Oracle Cloud Free Tier for LLMs - Always-Free GPU Guide (2026)

Deploy production LLMs on Oracle Cloud in 30 minutes. Step-by-step guide covers GPU instances, vLLM setup, networking, HTTPS, and auto-scaling. Llama 2 ready at $1.50/hour.

TLDR;

  • Deploy Llama 2 7B on VM.GPU.A10.1 at $1.50/hour in under 30 minutes
  • Preemptible instances reduce costs by 70% from $1,095/month to $329/month
  • vLLM with tensor parallelism achieves 80 tokens/second on 4x A100
  • INT8 quantization reduces memory by 50% with <2% accuracy loss

Deploy your first LLM on Oracle Cloud Infrastructure in 30 minutes.

This guide provides step-by-step instructions for rapid production deployment with OCI's cost-effective GPU infrastructure.

Oracle Cloud Free Tier Limits - What You Actually Get

Oracle's Always Free tier gives you 4 OCPUs and 24GB RAM on Arm-based A1 Flex instances permanently, with no trial expiry. That's enough to run a quantized 7B model (GGUF Q4_K_M fits in ~5GB RAM) with llama.cpp at roughly 8–12 tokens/second.

ResourceAlways Free LimitNotes
VM.Standard.A1.Flex4 OCPUs + 24GB RAM totalArm-based Ampere A1; split across up to 4 instances
Boot volume200GB totalSpread across all A1 instances; 50GB per instance recommended
Object storage20GBEnough for one quantized 7B model (GGUF Q4 ≈ 4–5GB)
Outbound data transfer10TB/monthCovers most inference API traffic
Load balancer1 × 10Mbps flexibleRoutes external traffic to your vLLM endpoint
Region availabilityVaries"Out of capacity" common in US regions; try Frankfurt or Singapore

Provisioning time varies by region. In high-demand regions like US East, A1 instances show "Out of host capacity" and can take days to hours to provision refreshing the create page until one becomes available is the standard workaround. Frankfurt (eu-frankfurt-1) and Singapore (ap-singapore-1) typically provision within minutes.

Boot volume costs are zero within the 200GB free limit. If you exceed 200GB total across your account, additional storage is billed at $0.0255/GB/month.

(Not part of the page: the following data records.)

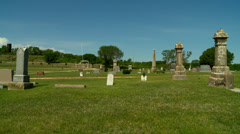 Kansas country cemetery Flint Hills pan 1 Stock Footage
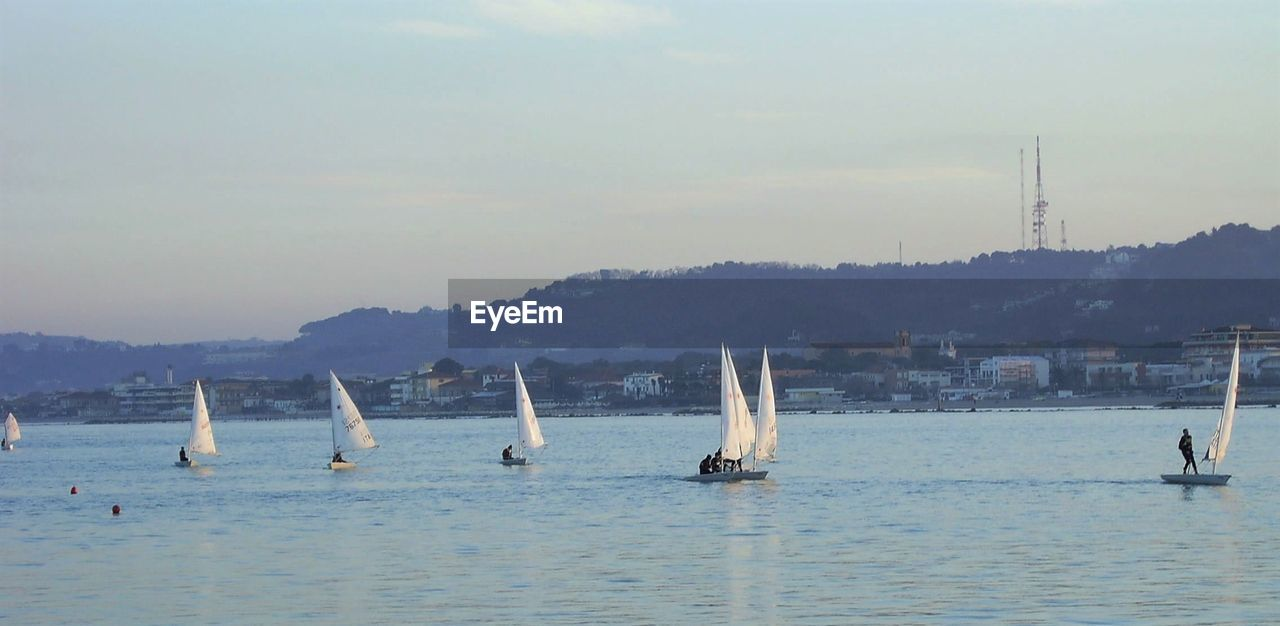 water, waterfront, nautical vessel, sky, transportation, sea, sailboat, mode of transportation, nature, day, scenics - nature, beauty in nature, outdoors, mountain, travel, sailing, motion, sport, tranquil scene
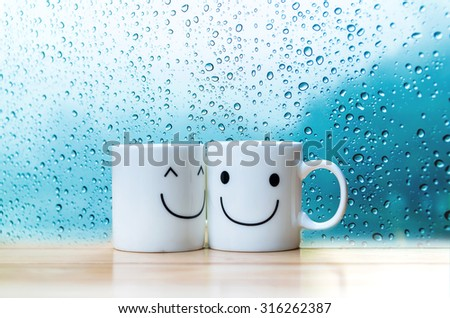 Two happy cups on the wood table with a glass surface windows, about love concept - stock photo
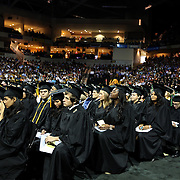 Students watch as President Bill Clinton addresses graduates of UCF's College of Health and Public Affairs and the College of Medicine's Burnett School of Biomedical Sciences at the UCF Arena on Thursday, May 2, 2013 in Orlando, Florida. Clinton was also awarded an honorary degree that  recognizes his service as president and also his service as a humanitarian and international ambassador since he left office. This is his third visit to the UCF campus and he will be the second U.S. president to speak at a UCF graduation ceremony. President Richard M. Nixon addressed graduates in 1973.  (AP Photo/Alex Menendez)
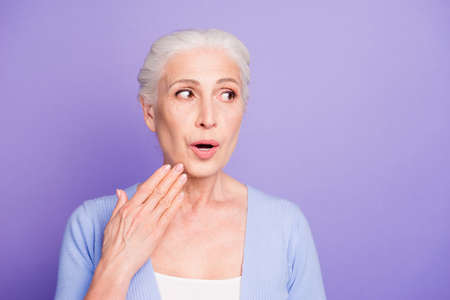 Portrait of grey haired old nice beautiful surprised woman showi Stock Photo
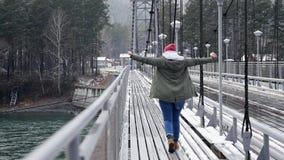 Een jong meisje loopt over de brug over de rivier aan het park, genietend van het leven en vrijheid Langzame motie, 1920x1080 stock video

For LLM workloads, keep each instance under 50GB boot volume and store models in Object Storage.

Quick Start Overview

Oracle Cloud offers exceptional value for LLM deployments. 60-70% lower costs than AWS/Azure for comparable GPU instances.

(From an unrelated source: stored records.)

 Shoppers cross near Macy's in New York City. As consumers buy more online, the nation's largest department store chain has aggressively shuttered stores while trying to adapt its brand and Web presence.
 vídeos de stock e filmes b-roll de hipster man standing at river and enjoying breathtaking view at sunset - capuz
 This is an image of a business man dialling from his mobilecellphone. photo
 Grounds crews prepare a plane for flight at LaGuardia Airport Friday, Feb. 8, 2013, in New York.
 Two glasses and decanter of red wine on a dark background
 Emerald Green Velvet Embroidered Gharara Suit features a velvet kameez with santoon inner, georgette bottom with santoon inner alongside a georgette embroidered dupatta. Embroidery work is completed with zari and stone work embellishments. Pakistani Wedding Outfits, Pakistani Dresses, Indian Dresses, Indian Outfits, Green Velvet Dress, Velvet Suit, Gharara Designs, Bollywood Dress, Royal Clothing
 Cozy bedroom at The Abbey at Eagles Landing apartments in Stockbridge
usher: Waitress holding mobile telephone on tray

OCI LLM deployment diagram: GPU compute, vLLM, Prometheus metrics, load balancer, and object/block storage.

Simple deployment process. Enterprise-grade reliability. This quickstart gets you running fast

What you'll deploy:

  • Llama 2 7B model on OCI
  • GPU Compute instance (A10 or A100)
  • vLLM inference server
  • Public HTTPS endpoint
  • Basic monitoring

Time required: 30 minutes
Cost: ~$1.50/hour (A10) or ~$2.95/hour (A100)

Prerequisites

Before selecting an instance shape, review which GPU is right for your model size the VRAM and throughput benchmarks there apply directly to OCI GPU shapes.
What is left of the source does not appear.